Votes at a glance (final recorded tallies): HB 15‑84 (PBM oversight) — 98‑0 (passed); HB 15‑94 (medical price transparency) — 89‑1 (passed); HB 10‑64 (postsecondary/NC‑SARA) — 89‑1 (passed); HB 10‑95 (CPS liaisons) — 81‑9 (passed); HB 11‑61 (higher‑ed positions funding) — 74‑16 (passed); HB 13‑29 (government spending database study) — 81‑8 (passed); HB 15‑33 (financial literacy) — 90‑0 (passed); HB 15‑69 (human‑trafficking curriculum) — 25‑65 (failed); HB 15‑91 (county fair resiliency grants) — 74‑16 (passed); HB 14‑08 (annual sessions) — 64‑26 (passed); HB 16‑12 (aerospace medicine center) — 82‑7 (passed); HB 15‑42 (student application confidentiality) — 87‑2 (passed; emergency clause carried); HB 14‑73 (340B-related restrictions on manufacturers) — 71‑17 (passed); HB 15‑56 (child‑protection/termination‑of‑parental‑rights language amendments) — 90‑0 (passed).
Discussion, direction, decisions: The record contains substantive committee reports and floor debate on multiple bills.

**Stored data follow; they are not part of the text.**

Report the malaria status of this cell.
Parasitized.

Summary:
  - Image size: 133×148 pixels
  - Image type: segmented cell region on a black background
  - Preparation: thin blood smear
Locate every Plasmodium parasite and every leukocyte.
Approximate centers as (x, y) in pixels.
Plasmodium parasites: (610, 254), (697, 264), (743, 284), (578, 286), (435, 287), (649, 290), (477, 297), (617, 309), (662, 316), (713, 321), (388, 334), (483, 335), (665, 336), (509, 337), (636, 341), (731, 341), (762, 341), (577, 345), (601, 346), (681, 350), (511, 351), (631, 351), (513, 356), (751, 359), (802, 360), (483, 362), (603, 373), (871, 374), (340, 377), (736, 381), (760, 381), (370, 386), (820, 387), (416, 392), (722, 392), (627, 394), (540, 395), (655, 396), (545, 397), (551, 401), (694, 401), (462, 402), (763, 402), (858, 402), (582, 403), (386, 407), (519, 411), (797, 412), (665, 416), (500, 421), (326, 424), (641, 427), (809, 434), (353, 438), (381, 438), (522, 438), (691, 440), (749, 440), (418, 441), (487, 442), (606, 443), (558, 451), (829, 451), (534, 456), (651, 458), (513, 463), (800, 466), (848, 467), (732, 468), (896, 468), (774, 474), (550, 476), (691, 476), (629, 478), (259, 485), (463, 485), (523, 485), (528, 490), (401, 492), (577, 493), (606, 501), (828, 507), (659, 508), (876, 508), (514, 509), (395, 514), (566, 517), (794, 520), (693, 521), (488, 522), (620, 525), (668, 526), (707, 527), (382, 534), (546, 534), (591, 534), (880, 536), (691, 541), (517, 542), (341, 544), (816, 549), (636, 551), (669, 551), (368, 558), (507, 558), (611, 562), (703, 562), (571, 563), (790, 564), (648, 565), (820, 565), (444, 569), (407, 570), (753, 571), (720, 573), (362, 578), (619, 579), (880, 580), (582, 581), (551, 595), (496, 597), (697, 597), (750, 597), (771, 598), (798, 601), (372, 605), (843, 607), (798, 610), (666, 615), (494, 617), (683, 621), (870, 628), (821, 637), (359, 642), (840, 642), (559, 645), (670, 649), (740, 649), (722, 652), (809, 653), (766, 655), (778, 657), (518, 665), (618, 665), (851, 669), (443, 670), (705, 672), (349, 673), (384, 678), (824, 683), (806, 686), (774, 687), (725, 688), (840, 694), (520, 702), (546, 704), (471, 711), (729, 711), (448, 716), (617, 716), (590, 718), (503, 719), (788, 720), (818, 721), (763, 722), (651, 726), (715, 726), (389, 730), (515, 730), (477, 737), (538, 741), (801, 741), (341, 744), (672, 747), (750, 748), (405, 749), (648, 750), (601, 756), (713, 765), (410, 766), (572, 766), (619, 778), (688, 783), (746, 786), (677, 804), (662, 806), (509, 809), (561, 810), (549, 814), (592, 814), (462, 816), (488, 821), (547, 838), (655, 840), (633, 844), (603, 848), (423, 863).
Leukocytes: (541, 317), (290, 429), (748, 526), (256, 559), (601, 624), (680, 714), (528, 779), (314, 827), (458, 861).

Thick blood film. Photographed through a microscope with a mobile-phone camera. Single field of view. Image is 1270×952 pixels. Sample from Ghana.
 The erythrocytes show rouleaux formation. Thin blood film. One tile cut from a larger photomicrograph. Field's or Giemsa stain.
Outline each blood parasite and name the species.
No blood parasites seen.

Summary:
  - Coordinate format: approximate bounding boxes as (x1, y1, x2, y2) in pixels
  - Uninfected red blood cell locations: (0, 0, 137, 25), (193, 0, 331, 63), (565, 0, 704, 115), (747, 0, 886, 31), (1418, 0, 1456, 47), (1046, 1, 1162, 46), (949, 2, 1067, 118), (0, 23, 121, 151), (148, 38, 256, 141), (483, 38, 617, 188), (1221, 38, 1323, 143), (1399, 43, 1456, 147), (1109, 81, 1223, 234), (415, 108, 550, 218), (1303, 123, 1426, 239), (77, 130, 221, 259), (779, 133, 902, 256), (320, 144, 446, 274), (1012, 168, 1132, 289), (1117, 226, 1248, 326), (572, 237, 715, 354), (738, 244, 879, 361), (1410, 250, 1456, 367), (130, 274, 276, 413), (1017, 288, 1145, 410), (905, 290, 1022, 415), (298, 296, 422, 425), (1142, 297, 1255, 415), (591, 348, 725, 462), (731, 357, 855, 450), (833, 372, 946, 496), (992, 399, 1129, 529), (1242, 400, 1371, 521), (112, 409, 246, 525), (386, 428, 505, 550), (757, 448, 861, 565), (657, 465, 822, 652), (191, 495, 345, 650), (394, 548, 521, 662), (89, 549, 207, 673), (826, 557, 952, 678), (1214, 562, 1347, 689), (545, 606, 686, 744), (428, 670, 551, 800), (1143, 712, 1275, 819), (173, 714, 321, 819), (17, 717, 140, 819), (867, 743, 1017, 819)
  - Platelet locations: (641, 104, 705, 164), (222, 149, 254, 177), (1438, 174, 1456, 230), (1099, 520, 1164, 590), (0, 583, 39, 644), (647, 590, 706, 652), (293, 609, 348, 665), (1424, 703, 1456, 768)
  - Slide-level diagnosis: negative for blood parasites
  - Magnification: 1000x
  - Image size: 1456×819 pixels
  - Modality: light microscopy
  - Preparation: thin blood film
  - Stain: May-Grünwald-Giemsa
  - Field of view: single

Several sponsors said they worked with agencies or stakeholders to amend bills (for example, HB 15‑56 was amended with input from the Department of Health and Human Services). Committees frequently noted that details, fiscal notes, and implementation authority would require follow‑up work: legislative management, the insurance commissioner, the State Board of Higher Education, and agency rulemaking were all identified as implementation points. No bill text or committee reports were invented or assumed beyond what is reported on the floor.